If the serum concentration of antiseizure drug decreases during pregnancy, seizures may occur. Consider lamotrigine. During pregnancy, lamotrigine clearance can as much as triple, resulting in low serum levels. In EURAP, seizure frequency increased in 45-75 percent of women taking lamotrigine.2 Unfortunately, EURAP does not collect serum antiseizure medication levels. In other words, the confirmatory evidence that decreased serum levels of lamotrigine are responsible for the seizure increase is lacking.

Another issue that may contribute to worsening seizures during pregnancy is compliance. Many women, in an attempt to minimize teratogenicity decide to stop (or reduce) the dose of antiseizure medications. How often this actually occurs is unclear. Because the pregnancy registries do not collect serum AED levels, confirmatory evidence of non-compliance is again lacking.

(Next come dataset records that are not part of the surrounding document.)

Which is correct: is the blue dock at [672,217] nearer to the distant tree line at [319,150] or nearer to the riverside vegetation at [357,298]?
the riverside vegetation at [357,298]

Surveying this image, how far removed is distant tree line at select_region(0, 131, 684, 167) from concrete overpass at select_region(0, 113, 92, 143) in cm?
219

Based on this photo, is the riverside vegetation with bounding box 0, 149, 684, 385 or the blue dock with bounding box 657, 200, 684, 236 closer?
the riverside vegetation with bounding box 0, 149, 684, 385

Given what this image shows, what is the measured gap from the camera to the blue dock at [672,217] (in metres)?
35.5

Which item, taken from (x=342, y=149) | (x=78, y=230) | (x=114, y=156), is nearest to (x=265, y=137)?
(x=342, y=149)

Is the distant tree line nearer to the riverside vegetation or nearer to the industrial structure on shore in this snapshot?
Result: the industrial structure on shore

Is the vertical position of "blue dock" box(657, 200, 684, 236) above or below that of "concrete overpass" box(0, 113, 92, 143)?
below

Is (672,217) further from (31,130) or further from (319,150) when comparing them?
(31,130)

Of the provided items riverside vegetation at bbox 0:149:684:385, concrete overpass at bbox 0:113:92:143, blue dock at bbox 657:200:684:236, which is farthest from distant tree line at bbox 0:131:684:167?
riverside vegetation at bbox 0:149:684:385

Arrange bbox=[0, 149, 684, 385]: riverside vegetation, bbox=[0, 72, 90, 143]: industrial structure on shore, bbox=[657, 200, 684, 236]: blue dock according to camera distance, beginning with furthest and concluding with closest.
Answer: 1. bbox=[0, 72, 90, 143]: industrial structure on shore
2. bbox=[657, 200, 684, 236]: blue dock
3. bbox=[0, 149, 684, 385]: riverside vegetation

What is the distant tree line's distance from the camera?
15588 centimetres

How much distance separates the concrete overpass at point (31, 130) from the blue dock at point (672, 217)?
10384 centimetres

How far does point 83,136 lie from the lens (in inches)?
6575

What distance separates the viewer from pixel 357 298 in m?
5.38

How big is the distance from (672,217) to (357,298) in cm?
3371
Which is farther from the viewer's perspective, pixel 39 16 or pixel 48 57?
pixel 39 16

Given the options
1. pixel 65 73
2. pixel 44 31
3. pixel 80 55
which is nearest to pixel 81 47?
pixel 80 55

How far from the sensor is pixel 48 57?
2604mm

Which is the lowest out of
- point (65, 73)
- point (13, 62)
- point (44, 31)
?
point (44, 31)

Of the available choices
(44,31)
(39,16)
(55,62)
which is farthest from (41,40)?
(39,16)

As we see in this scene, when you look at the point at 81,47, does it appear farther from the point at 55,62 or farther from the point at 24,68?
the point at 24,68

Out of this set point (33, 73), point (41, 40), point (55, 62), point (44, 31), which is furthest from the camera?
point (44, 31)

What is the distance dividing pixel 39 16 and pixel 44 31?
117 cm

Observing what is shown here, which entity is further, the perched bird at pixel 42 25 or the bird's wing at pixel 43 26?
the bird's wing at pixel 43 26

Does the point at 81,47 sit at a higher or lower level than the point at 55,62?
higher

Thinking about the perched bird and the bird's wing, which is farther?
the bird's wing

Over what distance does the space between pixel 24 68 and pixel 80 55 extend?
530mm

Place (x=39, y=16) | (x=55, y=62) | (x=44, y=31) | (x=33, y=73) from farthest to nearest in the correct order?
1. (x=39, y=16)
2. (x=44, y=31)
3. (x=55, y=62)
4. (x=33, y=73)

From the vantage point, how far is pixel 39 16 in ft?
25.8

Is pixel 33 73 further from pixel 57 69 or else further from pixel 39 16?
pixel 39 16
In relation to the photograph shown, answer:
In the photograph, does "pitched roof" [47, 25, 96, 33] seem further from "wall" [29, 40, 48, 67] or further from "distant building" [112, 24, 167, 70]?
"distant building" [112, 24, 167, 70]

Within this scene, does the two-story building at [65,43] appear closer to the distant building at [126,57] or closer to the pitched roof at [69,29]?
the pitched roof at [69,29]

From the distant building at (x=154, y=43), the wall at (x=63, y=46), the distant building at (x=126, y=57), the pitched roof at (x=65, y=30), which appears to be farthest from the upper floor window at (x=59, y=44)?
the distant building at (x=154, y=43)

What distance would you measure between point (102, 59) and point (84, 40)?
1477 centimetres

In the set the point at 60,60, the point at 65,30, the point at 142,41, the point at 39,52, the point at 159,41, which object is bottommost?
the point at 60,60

Women with epilepsy who plan to become pregnant face several challenges. The first is to maintain the (hopefully already) good seizure control that they had achieved before conceiving. In doing so, she will have the greatest likelihood of staying seizure-free throughout pregnancy. If seizure freedom can be achieved using a single AED, hopefully at a low dose, the baby faces the fewest risks. The baby will not be affected by seizures and will face the lowest risk of teratogenicity in that situation. For neurologists, information gathered by recent studies highlights the importance of pre-pregnancy planning. If the physician works closely with those planning to start a family, he or she can minimize the problems that women with epilepsy face during pregnancy.